There was an article in an industry magazine (no online link) on Tuesday that reported the imminent sale of the division of the company that I work for. TD Ameritrade is the reported buyer with Schwab and Fidelity as reported second-tier suitors. It was enough to prompt our president to send out an email highlighting that there were no on-the-record sources for the article and calling the entire piece speculative. Because the buyer and seller are both public companies, Reg FD says there can be no mention until it becomes public knowledge. The article suggested that a deal was likely to be completed by today.

Our part of the company has known for some time that corporate was investigating a sale, spin-off, realignment, or continuation of business as usual. We were originally told to expect an answer by the end of the first quarter. Apparently negotiations and planning have taken longer than expected and many people around here are on edge. I was figuring we most likely faced realignment to another part of the company based upon our profitability and potential for greater integration with other corporate entities. Our parent company has grown over the last 20 odd years through a series of 100+ acquisitions that now work as 77 loosely related companies. My division is arguably the most loosely related. This scenario would probably have afforded me the most job safety but would likely have signaled a lengthy and likely tumultuous period of change management.

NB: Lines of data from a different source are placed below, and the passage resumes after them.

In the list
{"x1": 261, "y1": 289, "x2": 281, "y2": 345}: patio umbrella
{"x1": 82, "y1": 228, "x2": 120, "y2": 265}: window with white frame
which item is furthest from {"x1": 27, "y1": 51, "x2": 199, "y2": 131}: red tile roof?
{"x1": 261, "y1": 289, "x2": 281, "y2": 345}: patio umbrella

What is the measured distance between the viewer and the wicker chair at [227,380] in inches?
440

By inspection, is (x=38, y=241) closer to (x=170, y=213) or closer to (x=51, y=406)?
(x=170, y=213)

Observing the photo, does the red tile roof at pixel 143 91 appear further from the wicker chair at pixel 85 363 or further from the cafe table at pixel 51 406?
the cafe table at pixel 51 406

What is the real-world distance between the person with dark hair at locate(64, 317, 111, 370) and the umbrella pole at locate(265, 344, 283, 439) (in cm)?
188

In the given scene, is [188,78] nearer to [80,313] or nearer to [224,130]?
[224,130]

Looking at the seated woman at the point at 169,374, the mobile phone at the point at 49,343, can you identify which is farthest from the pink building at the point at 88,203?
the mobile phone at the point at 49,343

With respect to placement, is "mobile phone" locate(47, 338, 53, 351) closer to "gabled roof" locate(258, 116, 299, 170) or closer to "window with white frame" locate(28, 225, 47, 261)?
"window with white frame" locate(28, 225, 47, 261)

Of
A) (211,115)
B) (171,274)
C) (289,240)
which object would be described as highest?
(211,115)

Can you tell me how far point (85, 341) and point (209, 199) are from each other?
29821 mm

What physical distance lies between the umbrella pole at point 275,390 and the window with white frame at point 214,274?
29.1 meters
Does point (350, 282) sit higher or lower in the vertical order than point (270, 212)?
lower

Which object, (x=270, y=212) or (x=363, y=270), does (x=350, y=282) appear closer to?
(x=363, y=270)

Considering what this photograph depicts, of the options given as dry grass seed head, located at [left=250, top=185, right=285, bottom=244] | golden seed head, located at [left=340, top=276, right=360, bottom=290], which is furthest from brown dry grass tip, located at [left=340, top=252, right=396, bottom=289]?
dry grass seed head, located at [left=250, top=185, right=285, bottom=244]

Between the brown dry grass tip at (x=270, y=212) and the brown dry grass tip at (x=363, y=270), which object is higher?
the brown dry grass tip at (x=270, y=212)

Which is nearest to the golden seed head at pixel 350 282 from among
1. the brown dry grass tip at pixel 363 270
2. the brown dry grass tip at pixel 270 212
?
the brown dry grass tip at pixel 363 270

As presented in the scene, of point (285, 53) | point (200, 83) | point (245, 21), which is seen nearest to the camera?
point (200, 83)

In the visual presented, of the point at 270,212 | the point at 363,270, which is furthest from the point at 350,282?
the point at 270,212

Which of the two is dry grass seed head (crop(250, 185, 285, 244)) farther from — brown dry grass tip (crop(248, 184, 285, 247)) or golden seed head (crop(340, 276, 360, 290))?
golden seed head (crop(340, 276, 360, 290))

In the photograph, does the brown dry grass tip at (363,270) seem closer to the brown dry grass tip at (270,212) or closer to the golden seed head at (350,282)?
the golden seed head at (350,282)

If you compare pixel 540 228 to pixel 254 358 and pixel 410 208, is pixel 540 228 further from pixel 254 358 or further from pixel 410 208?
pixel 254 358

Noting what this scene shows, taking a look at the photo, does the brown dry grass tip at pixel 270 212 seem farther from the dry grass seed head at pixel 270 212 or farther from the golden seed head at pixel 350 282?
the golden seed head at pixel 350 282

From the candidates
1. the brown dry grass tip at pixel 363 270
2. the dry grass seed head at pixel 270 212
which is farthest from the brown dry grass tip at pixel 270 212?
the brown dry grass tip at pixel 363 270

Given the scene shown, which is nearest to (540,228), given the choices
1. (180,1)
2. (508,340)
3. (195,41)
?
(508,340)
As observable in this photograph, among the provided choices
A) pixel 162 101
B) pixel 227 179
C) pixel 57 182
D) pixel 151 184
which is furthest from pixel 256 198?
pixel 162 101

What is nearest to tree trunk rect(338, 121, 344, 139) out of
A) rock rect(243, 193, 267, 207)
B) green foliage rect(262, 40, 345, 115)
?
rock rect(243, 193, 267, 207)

After reading the article though, a sale makes the most sense. The two (out of four) parts of our division that make the most money would be valuable additions to any of the suitors and especially to TD Ameritrade as they yearn to catch up to Schwab and Fidelity in the custody business. But I work for one of the parts that doesn't make as much money and that has a very significant legal risk footprint with lots of associated ongoing litigation. It's a part of the business that wouldn't be particularly attractive to the aforenamed bidders, but which might make sense for another niche trust custodian in the market. The article had reported that our corporate parent and TD Ameritrade both confirmed that talks fell apart earlier in the year when TD wouldn't buy all parts of the business. Corporate told 'em all or none. I hypothesized yesterday after seeing the article for the first time that TD will buy the whole business and nearly simultaneously spin-off the directed-custodian IRA business to another party.

Laying on the printer today I found a stack of papers that seems to support my conclusion. The papers are a series of schedules that you might expect to be attached to a sales contract detailing certain aspects of the transaction. The topics include items such as Reportable Events (none), Code Section 409A (this deals with deferred compensation accounts and the only note says Corporate), Environmental Matters (none), Excluded Customers (JR or SS to provide information), Conduct of Business (here is a cryptic note that suggests the sale of the assets of the part of the company that I support), Reorganization (dividend to transfer excluded assets) Filings (Colorado Division of Banking Consent, FDIC change in control, FDIC Bank Merger Act), WARN (this stands for the Workers Adjstment and Retraining Act which requires employers with 100 or more employees to provide notification 60 calendar days in advance of plant closings and mass layoffs. The note reads Corporate is monitoring.) Consents (target company shareholder consent), Resignations (obtain list in Word from DB), and the most damning of all - Employee Benefit Matters (Do we need this schedule if there are no "transferred employees").

I don't know if I'll find out today whether I'm losing my job soon, but I have little remaining doubt that I will be losing my job soon. That does not necessarily make me unhappy. I don't hold out much hope for a good package since I've only been here 26 months, but I'll take what they give me and up to another 13 weeks on the government dole after that.